Requiring divestiture of Chrome or Android isn’t an “outrageous idea,” as a similar remedy was initially considered in DOJ’s antitrust case against Microsoft in the 1990s, said White. Indeed, it could result in a new, independent company providing Google with search market competition, he said. However, he doesn’t endorse the idea because even after decades of analysis, enforcers don’t fully understand the economic efficiencies of these “complementary” business arrangements within the tech industry. Forcing divestiture is “not what I would do,” he said.

Picker said the Google case is unlike the 1982 antitrust case against AT&T, which resulted in the Bell System's breakup. The AT&T case was driven by “AT&T proper’s desire” to enter the computer market and necessary structural changes for regional Bell operating companies. “So there was a conceptual clarity to what was going on there,” said Picker. “I’m not sure that maps here particularly well.”

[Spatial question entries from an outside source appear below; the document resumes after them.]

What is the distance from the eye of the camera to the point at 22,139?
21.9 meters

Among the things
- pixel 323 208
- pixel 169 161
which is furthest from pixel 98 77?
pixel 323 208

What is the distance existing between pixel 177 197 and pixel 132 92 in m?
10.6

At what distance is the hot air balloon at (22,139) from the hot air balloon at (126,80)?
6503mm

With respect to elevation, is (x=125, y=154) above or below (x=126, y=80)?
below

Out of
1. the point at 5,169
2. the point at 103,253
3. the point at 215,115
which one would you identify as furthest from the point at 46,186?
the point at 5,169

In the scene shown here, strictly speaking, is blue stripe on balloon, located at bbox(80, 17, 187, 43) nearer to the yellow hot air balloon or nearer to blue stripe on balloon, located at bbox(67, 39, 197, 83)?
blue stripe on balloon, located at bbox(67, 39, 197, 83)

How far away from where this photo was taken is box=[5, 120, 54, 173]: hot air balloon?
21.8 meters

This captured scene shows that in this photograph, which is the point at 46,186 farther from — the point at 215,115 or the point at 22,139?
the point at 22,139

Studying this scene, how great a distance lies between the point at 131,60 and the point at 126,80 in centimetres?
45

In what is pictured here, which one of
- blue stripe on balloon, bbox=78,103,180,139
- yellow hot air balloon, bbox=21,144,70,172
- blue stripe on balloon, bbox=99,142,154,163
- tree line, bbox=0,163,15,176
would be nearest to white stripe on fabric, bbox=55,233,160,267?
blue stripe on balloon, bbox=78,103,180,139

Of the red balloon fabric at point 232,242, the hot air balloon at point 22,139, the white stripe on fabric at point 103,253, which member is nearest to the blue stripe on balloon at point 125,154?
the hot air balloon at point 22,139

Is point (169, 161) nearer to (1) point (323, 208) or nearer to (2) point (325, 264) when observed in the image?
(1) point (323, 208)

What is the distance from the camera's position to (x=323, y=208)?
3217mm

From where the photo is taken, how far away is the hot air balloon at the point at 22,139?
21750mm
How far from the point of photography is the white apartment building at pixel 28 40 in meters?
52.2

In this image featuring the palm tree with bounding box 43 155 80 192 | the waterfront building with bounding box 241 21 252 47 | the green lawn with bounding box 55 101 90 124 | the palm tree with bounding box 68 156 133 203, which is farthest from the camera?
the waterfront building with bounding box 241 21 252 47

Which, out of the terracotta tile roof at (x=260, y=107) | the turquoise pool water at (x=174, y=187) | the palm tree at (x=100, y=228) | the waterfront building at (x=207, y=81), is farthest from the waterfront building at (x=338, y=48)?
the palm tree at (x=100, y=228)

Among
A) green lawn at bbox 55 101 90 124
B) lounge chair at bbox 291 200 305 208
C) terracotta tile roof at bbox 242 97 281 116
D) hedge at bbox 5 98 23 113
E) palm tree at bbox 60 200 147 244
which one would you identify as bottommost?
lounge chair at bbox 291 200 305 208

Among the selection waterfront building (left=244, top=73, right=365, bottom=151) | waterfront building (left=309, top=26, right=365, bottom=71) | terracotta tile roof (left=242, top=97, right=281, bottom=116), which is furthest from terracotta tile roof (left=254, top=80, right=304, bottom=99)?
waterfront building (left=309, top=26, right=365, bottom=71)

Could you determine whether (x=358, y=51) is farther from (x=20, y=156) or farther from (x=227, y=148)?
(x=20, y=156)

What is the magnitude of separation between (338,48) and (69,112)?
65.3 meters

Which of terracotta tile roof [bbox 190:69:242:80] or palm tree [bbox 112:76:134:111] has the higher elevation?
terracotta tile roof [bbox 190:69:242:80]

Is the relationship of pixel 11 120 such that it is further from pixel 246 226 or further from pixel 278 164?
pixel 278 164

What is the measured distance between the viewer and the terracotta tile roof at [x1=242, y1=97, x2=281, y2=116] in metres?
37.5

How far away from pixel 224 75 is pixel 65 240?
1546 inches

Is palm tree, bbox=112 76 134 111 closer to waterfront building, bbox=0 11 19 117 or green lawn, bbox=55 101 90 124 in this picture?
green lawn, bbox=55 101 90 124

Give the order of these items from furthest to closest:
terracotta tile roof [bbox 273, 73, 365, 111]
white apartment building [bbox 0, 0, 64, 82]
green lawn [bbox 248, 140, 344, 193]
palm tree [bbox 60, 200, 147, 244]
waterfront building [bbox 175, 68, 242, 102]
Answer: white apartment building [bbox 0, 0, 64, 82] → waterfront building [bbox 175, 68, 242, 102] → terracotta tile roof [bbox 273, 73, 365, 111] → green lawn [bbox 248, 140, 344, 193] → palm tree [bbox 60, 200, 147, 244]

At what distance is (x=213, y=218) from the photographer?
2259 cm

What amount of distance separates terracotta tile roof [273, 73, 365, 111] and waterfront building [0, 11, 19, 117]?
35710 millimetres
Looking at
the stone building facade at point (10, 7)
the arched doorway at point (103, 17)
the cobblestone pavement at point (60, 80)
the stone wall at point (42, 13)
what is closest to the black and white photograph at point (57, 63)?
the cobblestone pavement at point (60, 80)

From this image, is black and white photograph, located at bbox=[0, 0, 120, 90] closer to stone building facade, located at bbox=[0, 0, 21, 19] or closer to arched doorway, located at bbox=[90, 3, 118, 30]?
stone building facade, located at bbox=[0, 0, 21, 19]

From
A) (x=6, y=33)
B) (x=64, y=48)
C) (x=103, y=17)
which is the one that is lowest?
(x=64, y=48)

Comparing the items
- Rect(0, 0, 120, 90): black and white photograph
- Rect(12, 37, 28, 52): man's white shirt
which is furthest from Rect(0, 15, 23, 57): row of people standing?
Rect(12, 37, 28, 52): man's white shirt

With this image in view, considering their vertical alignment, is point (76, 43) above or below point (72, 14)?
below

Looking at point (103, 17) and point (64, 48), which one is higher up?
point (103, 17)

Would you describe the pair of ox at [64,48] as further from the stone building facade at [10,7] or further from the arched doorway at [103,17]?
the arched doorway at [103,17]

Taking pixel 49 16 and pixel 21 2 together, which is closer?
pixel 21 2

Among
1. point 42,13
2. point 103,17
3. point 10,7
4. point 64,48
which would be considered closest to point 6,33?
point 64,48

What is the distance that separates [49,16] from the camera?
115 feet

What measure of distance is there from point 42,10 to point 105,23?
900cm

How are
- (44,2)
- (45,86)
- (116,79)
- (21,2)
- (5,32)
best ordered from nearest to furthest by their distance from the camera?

Picker said Mehta “seems like a smart, reasonable" person based on the ruling. The judge will likely agree to a proposal “along the lines” of what White predicted, he said: But if DOJ wants to set a stronger precedent, it must “go bigger” with the department’s final remedy proposal. “The question is: Do they want the precedent, or do they want the chance for more immediate, rapid progress in this market?” said Picker: If DOJ wants a more immediate impact, it should consider the options White laid out.